--- Document excerpt Enclosed Below ---
Still from Cleveland police bodycam footage
Every day since TMZ published
the now infamous security footage, it seems, there emerges new and troubling questions about how just about everyone involved in the Kareem Hunt incident at The 9 in February of this year conducted themselves. While there are many moving parts and few answers so far, the common through line is readily apparent: layers of power that acted in concert to protect a wealthy and famous athlete that, by definition and practice of that protection, in turn subverted the legitimate claims of abuse from a woman.
And it worked, which is the sad and predictable part of the whole thing. Were it not for TMZ, none of this would be known. We'd know, through common sense and general understanding of the world, that shit like this happens, that women are ignored, that cops overstep their boundaries, that cops neglect to do actual police work sometimes, that posh hotels with security teams keep things from public view. But this specific incident, now almost a year old, would have been buried. Hunt would still be playing on Sundays. The Cleveland police department would not be facing specific questions about its handling of the investigation, and nor would the NFL.
Instead, the many moving parts that coalesced that evening to shield Kareem Hunt are being laid bare in articles and TV coverage across the country in all their slimy and at times illegal shame.
--- End of Enclosed Document excerpt ---
» Problems and tasks
1. Please translate this sentence from the Kareem Hunt commentary into Spanish: "And it worked, which is the sad and predictable part of the whole thing."
2. Carry on with the Kareem Hunt commentary, starting after its final sentence.
--- Data excerpt Enclosed Below ---
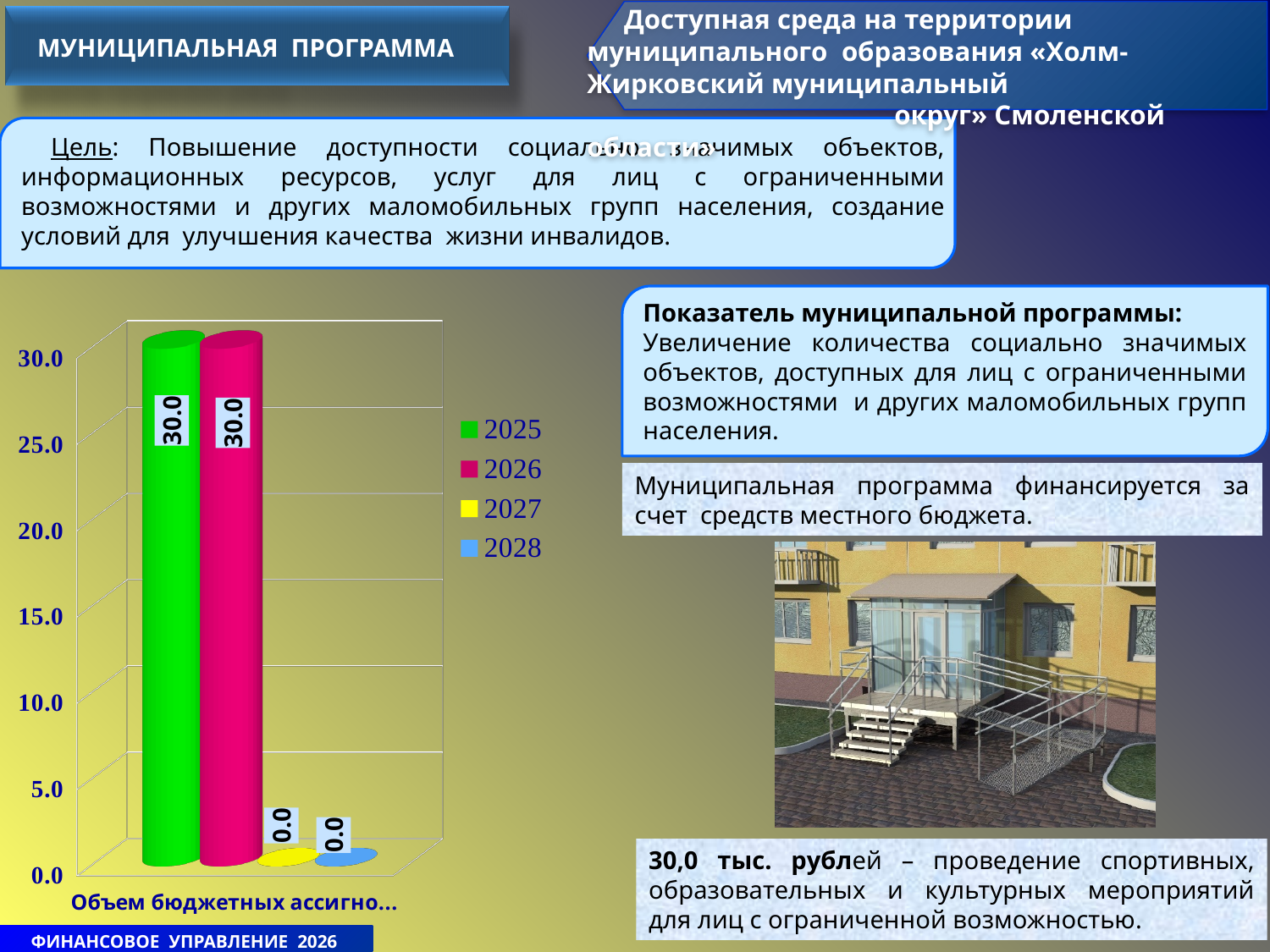
Which is larger in the chart, the value for 2026 or the value for 2028? 2026 Is the value for 2027 in the chart greater or less than 5.0? less What is the total of the values for 2025 and 2026 in the chart? 60.0 Is the value for 2025 in the chart greater or less than 25.0? greater What is the difference between the values for 2025 and 2027 in the chart? 30.0 What is the value for the 2027 series in the chart? 0.0 What is the value for the 2025 series in the chart? 30.0 What kind of chart is shown on the slide? bar chart What colour is the bar for the 2026 series in the chart? pink (magenta) What is the value for the 2026 series in the chart? 30.0 What is the value for the 2028 series in the chart? 0.0 How many series does the chart legend list? 4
--- End of Enclosed Data excerpt ---
» Task-by-task answers
1. Y funcionó, que es la parte triste y predecible de todo el asunto.

2.
Start with The 9, the swanky, high-end apartment and condo complex that caters to and prides itself on the patronage of celebrities and athletes. That it had and continues to have no interest in upsetting its high-profile clientele is not surprising: protecting and nurturing those relationships is quite literally its business model.
According to the victim, who was 19 at the time of the assault and who was partying with Hunt at the 21-and-over club Magnolia in the Flats earlier in the evening, staff in the lobby refused to let her use a hotel phone to call 911 to report the crime and summon police.
And according to Derek Szeto, a man who was staying at the hotel and who did
let the victim use his cell phone to call 911, hotel security directed Cleveland police to confiscate his cell phone to delete video he had been recording of the staff's interaction with police and witnesses. The "loss prevention officer" on duty that night for The 9 told officers he'd been recorded without his permission, which is a bullshit claim about video captured in a public space.
And the officers, for some reason, obliged, wrongly informing him he'd been "illegally videotaping someone" and arresting Szeto in the process for drunk and disorderly conduct.
"We don't need a warrant, because you just committed a crime," an officer falsely told him. (Meanwhile, hotel staff informed police they'd have to first check with "the owner" before allowing them to knock on Hunt's door and interview him. And police, once they did speak to Hunt, asked if he wanted them to turn off their body cameras, to which he said yes and to which they acquiesced.)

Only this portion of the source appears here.